@Demented Said
I actually like this part of the link posted.
“Where is the justice for Mr Noble who has been locked up for 10 years because we don't have services to provide a safe community treatment option?” Commissioner Gooda said. “I urge the Western Australian Attorney-General to urgently review Mr Noble's case.”
That Country,there's another good line
What you obviously don't see is that,in the time this man ,the poor mentally impaired one is getting 3 meals a day,has a bed to sleep in and a roof over his head every day and night of the week.
I seriously doubt that Mr Noble would be in a prison with a mental handicap like they describe in the link,yes he would be in an institution "For his own safety" and to protect him from himself.
I love it when people from overseas get hold of something like this and run with it,when you have actually no friggin idea of what the indigenous people of Australia are given each year by the Federal Government.
But enough said.
Really now .
here are quotes from people over there that do have a friggin
idea .
Quote:
"I've done 10 years in this prison and I'm an innocent man, people know that, my family know that and my lawyer knows it and I'm going to fight until they let me go."
Mentally impaired prisoner, Marlon Noble, describes his fight for freedom.
In 2001 he was accused of sexually assaulting two children in Carnarvon.
Mr Noble denies the allegations but has been held under the Mentally Impaired Accused Act for almost ten years because he was deemed unfit to stand trial.
Former disability support worker and friend, Ida Curtois, has been fighting for his release for almost ten years.
"It's a travesty of justice he is still in there, it's not until I splash his name all over the media that people actually start doing something and saying something," she said.
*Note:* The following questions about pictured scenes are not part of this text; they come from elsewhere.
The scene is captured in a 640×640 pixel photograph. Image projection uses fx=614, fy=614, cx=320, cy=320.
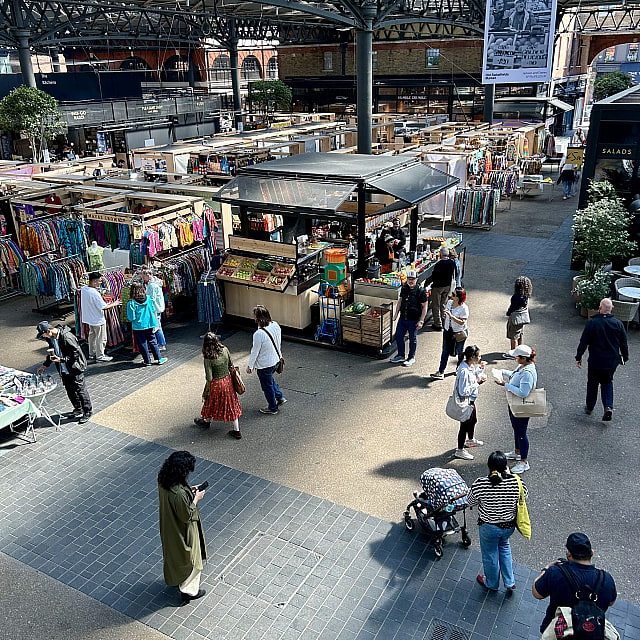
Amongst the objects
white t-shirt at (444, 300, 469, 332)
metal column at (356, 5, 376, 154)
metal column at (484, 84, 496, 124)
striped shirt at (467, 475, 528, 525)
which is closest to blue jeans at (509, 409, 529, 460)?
striped shirt at (467, 475, 528, 525)

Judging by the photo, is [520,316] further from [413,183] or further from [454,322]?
[413,183]

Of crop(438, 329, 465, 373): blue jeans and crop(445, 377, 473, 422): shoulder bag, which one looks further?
crop(438, 329, 465, 373): blue jeans

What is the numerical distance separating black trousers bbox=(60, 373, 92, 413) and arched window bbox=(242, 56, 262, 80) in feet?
165

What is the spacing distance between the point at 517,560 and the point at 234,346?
6.19 m

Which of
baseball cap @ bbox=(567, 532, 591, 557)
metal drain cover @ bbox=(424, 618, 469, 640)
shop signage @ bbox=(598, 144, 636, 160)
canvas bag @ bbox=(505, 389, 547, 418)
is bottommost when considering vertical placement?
metal drain cover @ bbox=(424, 618, 469, 640)

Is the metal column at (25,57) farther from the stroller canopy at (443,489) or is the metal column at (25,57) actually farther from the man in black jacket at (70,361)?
the stroller canopy at (443,489)

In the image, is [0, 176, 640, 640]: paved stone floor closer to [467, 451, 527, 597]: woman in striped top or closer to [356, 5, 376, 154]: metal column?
[467, 451, 527, 597]: woman in striped top

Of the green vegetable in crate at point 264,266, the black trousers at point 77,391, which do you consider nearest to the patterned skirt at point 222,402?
the black trousers at point 77,391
"Many of these organisations and Government bureaucracies that are saying this isn't right, this isn't right, I have contacted them over the last ten years and put Marlon's case to them and nobody wanted to know."
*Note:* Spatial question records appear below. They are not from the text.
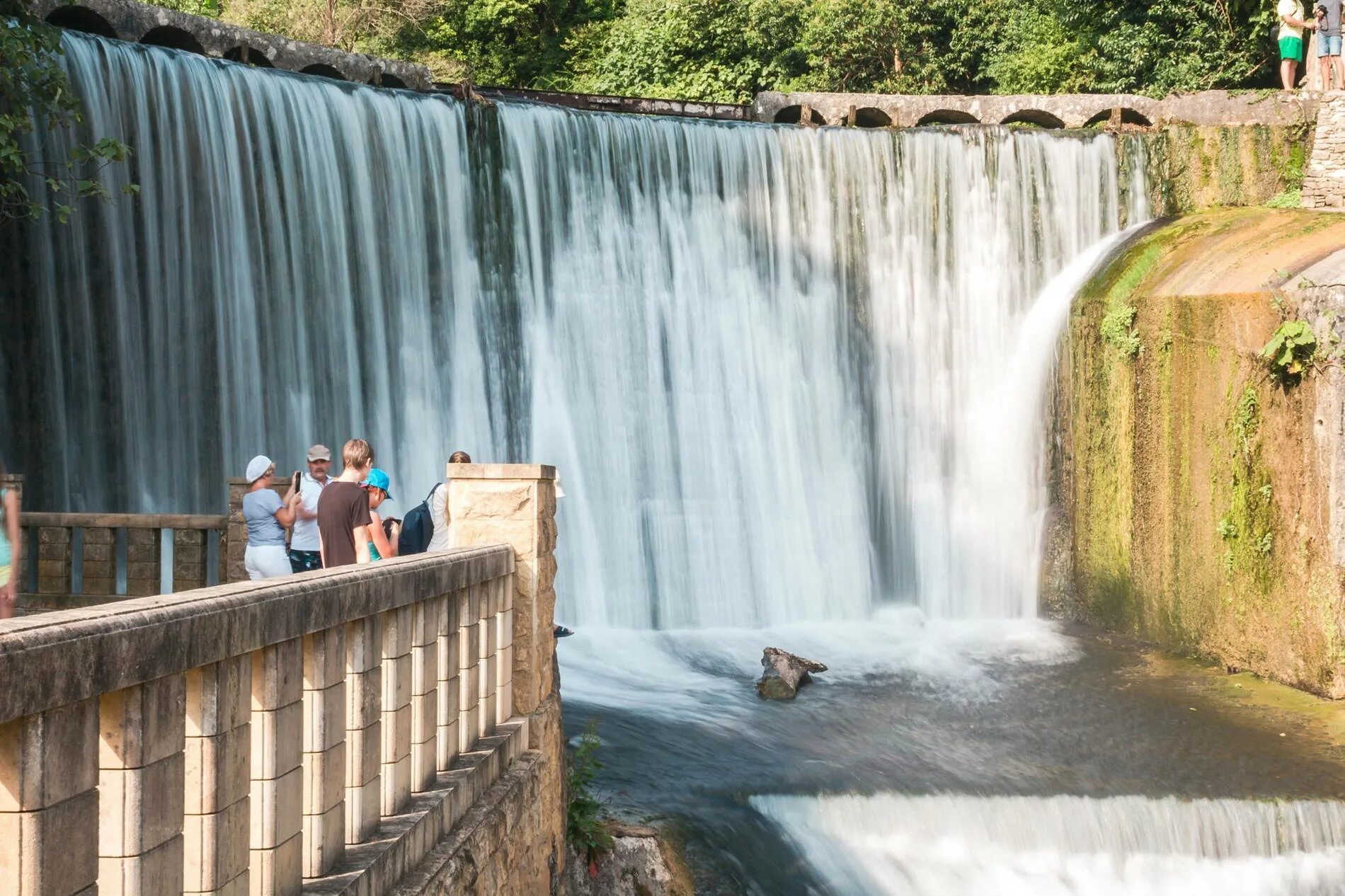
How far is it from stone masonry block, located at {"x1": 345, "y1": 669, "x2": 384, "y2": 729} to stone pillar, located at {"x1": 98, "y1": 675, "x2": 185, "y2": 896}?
1.43 meters

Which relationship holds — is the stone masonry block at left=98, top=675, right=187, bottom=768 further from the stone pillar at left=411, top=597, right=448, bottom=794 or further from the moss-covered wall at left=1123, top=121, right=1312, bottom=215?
the moss-covered wall at left=1123, top=121, right=1312, bottom=215

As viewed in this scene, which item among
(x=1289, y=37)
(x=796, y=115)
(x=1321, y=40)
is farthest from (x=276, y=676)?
(x=796, y=115)

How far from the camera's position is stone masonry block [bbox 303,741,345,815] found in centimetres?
425

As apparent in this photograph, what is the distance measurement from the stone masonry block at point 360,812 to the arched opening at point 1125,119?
2050cm

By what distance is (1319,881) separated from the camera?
384 inches

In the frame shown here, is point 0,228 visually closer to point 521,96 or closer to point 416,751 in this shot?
point 416,751

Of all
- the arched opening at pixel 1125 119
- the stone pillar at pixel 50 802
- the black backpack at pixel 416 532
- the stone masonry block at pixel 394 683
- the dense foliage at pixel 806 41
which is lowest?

The Shadow Minister for Mental Health, Ljiljanna Ravlich, has called for the establishment of a court service which diverts people with mental health impairments away from the prison system.
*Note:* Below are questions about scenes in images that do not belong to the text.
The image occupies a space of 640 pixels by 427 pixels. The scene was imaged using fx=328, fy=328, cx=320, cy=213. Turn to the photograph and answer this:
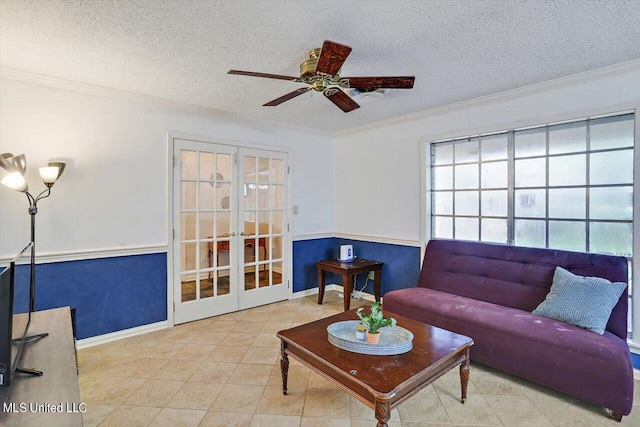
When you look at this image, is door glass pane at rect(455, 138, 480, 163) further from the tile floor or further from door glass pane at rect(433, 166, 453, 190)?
the tile floor

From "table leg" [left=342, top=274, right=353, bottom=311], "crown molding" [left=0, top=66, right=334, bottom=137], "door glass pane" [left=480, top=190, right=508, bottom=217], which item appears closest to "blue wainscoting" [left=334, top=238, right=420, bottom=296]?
"table leg" [left=342, top=274, right=353, bottom=311]

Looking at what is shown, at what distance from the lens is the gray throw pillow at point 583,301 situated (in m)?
2.19

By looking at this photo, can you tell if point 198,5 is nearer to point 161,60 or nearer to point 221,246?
point 161,60

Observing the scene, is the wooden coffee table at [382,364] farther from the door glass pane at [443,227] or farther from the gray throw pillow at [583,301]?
the door glass pane at [443,227]

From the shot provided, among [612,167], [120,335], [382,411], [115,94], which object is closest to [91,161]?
[115,94]

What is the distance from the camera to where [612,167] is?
2582 millimetres

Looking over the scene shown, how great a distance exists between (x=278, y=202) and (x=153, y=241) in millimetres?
1550

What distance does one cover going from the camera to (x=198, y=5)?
5.70 ft

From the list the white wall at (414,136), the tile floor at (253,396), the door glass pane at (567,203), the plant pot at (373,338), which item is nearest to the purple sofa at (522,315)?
the tile floor at (253,396)

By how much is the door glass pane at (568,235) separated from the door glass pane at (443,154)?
1182 mm

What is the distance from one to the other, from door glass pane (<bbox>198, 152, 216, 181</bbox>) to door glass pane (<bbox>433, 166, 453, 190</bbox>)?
252 centimetres

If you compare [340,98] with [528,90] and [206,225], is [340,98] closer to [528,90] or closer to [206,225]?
[528,90]

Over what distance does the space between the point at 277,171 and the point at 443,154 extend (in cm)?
202

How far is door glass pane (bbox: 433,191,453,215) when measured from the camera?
143 inches
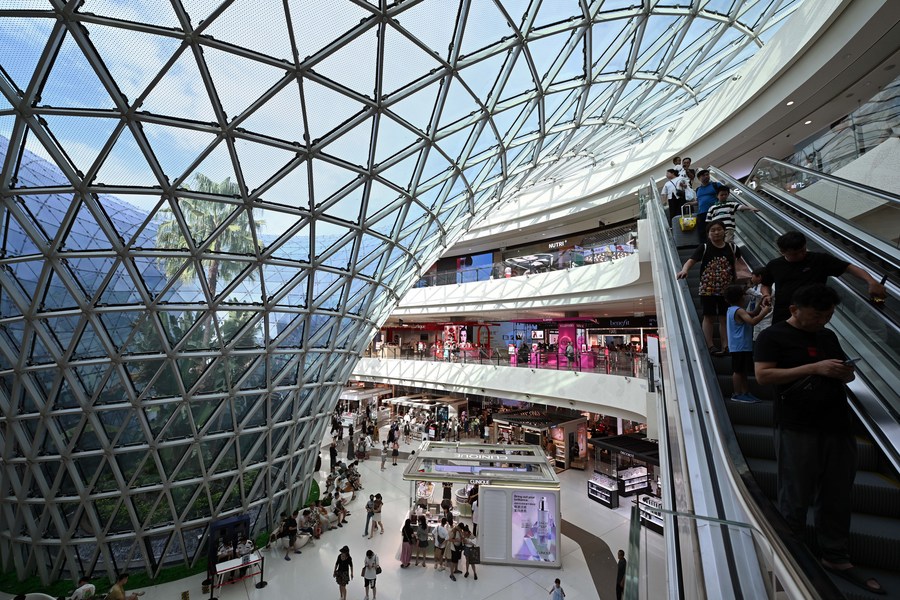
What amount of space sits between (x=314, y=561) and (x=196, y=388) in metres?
9.29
"The objective of it would be to ensure that other options are explored and that people with a mental illness are not put into the prison system simply because there's no where to go," she said.
"We need to keep people with mental illness out of prison, we have too many people with a mental illness that end up in prison simply because there are insufficient houses and there are not enough people to undertake the supervision of people with mental illnesses in those houses."
Overhaul
At the moment, for people held in custody under the Act, there is no end date for their incarceration.
Ms Muller says that for some, this may mean a longer sentence than for someone who has been convicted.
"This means people with disabilities can serve more time in prison as innocent people, than they would if they were proven guilty," she said.